Could progressives turn pro-crypto? Some are already. Regardless of political persuasion, enablement rather than unwanted paternalism is an important outcome judging from the tone of the roundtable.


Later in the roundtable, Lucy Hynes, Senior Counsel to Senate Ag Committee Chair Debbie Stabenow provided a broad overview of the DCCPA bill including how the definition of “commodity” is changing to include digital commodities and how consumer protections will be addressed by the CFTC – similar in scope to the Securities and Exchange Commission (SEC) beginning with disclosure requirements. Ms. Hynes explained:

“Disclosures are one of those things that the CFTC in working with the National Futures Association (NFA) do require risk disclosures today. But, there will also be disclosures about conflicts of interest, understanding what these tokens are, how do they work and who’s behind them, and then requiring duties of fair and balanced communication and advertising and marketing standards, which we see that the SEC has rules for today.”

frontier moment

Joi Chaney, Executive Director at the National Urban League called the current opportunity represented by blockchain technology a “frontier moment” to inspire people to achieve the American dream while protecting them from the abuses of others.
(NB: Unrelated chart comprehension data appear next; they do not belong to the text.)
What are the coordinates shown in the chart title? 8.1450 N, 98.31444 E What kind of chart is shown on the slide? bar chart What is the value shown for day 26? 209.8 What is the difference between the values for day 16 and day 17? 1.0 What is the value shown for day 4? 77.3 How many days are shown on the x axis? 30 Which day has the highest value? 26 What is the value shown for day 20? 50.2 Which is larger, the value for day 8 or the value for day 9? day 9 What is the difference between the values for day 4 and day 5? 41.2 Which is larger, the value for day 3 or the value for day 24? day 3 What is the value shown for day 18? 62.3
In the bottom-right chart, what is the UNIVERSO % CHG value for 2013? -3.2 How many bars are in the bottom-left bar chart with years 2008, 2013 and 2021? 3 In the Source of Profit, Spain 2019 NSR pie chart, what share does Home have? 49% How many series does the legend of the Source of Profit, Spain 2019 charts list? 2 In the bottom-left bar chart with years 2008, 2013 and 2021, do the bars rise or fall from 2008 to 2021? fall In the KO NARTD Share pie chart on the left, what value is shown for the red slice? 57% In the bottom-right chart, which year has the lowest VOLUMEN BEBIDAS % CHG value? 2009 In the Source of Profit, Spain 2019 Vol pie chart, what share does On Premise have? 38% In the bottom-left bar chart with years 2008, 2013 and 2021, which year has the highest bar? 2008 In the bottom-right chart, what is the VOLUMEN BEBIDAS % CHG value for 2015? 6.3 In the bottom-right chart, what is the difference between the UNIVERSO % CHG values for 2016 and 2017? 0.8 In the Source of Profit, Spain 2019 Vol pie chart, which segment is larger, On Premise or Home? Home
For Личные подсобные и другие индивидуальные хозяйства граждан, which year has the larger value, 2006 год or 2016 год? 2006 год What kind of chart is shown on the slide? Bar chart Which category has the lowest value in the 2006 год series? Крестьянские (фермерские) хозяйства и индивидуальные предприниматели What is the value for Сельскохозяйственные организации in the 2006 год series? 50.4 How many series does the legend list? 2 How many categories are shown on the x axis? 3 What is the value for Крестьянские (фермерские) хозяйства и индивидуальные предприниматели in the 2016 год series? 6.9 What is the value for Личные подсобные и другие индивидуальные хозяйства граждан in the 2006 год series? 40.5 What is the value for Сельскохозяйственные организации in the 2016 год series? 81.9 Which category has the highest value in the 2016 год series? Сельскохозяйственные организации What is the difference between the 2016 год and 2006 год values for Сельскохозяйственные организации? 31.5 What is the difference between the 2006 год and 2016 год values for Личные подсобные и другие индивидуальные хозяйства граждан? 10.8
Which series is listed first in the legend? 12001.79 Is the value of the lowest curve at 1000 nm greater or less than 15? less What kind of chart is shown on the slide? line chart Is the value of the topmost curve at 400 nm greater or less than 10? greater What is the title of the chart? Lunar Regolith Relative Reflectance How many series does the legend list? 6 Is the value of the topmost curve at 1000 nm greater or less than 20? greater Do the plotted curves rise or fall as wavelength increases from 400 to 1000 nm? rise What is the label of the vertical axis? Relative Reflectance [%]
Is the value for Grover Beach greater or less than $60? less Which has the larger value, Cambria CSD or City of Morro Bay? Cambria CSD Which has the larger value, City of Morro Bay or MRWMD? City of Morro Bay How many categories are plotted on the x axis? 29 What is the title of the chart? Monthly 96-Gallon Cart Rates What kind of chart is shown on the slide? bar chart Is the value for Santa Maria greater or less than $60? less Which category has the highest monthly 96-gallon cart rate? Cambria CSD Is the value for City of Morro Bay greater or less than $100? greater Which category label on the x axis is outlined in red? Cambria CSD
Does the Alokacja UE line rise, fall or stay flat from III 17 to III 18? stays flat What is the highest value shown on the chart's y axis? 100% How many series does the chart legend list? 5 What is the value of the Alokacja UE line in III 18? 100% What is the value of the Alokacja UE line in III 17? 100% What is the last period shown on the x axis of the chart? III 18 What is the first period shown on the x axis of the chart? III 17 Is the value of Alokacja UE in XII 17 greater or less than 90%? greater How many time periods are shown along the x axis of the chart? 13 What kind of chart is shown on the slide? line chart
She added that empowering underserved populations to achieve self-reliance is the ultimate goal. Regarding protection, like others, she stressed outreach must come from trusted partners rather than paternalistic voices and organizations.

Ms. Chaney emphasized the ability for underserved communities to be in on the “ground level” of the transformational opportunity represented by blockchain technology and cryptocurrency.

Or, as Mr. Colbert said, this may be the “beginning of a new era to do the right thing.”